Ahora bien, una visión correcta del mundo sociolaboral informal requiere un enfoque multifacético, porque para que el sector informal evolucione hacia formas de trabajo reguladas se requieren políticas de apoyo a inversiones productivas, políticas de financiamiento a las empresas, políticas de difusión de las innovaciones productivas, políticas de fomento del cooperativismo y asociacionismo, políticas de capacitación en las distintas categorías de trabajadores involucrados en el sector informal, etc. Por lo tanto el sector informal abarca cuestiones no sólo de la OIT, sino de las instituciones del sistema internacional en su conjunto , en particular la ONU, el Banco Mundial, el BID, etc. De allí que, por ejemplo, en la región latinoamericana la ORIT-CIOSL (filial de la CIOSL) haya caracterizado su política hacia el sector informal como “estrategia de objetivos múltiples”.

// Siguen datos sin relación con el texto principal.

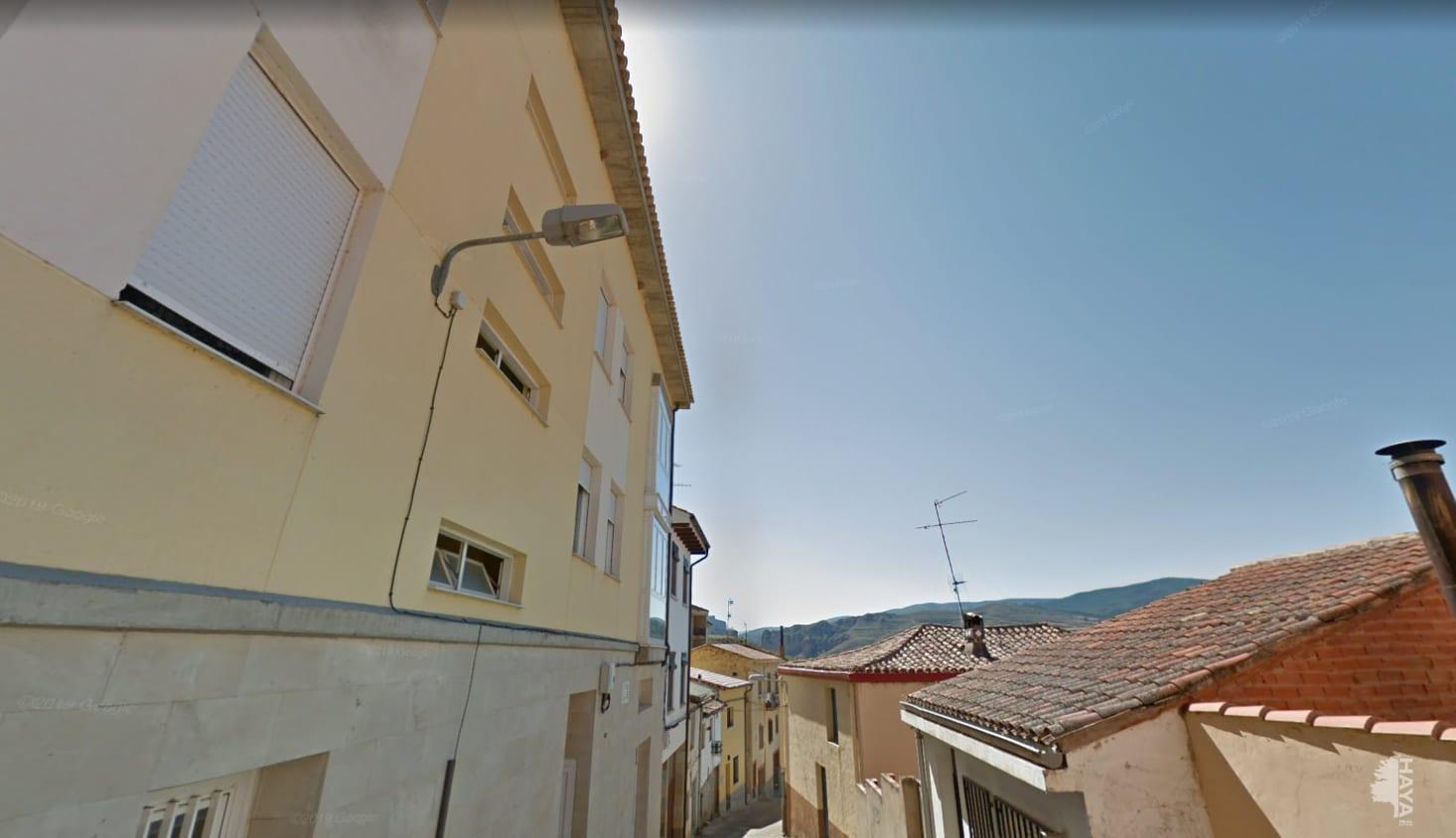 Piso en venta en Nalda, La Rioja, Calle Somo Bajo, 45.780 €, 3 habitaciones, 2 baños, 99 m2
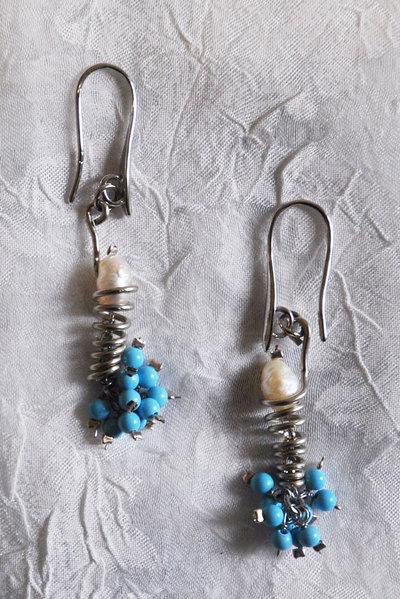 Orecchini fatti a mano in alpacca con palline in pasta di turchese e perle di fiume.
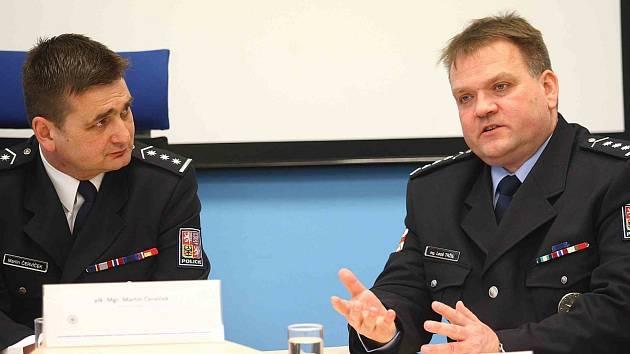 Martin Červíček (vlevo) a Leoš Tržil na tiskové konferenci 2. dubna v Brně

En esta estrategia de objetivos múltiples, las organizaciones sindicales se apoyan en los trabajadores asalariados. Pero no se agota en esta acción sindical, porque los sindicatos plantean simultáneamente la necesidad de políticas públicas para fomentar las innovaciones y la productividad en las diferentes empresas del sector informal. Por eso también la ORIT-CIOSL plantea la necesidad de que los sindicatos eleven propuestas para el sector informal a los gobiernos, y simultáneamente establezcan acuerdos programáticos sobre el tema con las organizaciones empresarias y las ONG's especializadas.

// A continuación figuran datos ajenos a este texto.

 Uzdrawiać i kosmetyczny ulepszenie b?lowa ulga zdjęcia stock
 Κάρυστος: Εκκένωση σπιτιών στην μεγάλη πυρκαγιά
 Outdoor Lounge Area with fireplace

Los sindicatos sólo se interesarán realmente en esta tarea si están seguros de que bajo la demanda de organizar el sector informal no se esconde el objetivo neoliberal de “vaciar” a los sistemas jurídico-laborales de su capacidad de regular las relaciones jurídico-laborales entre empresarios y trabajadores. Desde hace varias décadas, desde el campo neoliberal se ha planteado que el sector informal de la economía es un factor dinámico del crecimiento económico, mientras que los sindicatos serían un elemento retardatario para el progreso de las empresas. Este argumento neoliberal es falso. Porque se trata de empleos de baja calidad, inaceptables para promover la modernización integrada y la cohesión social. Si en cambio, los sindicatos observan que existe una clara disposición de gobiernos y empresarios en el de implementar políticas laborales en el sector informal que sean parte de una modernización integral, y que también están interesados en promover el cooperativismo y el asociacionismo en todas sus formas, fenómenos en los cuales el movimiento sindical se ha involucrado desde fines de del siglo pasado en Europa y en muchos países insuficientemente industrializados, entonces será posible iniciar un gran debate a favor de normas y políticas laborales progresistas para el sector informal.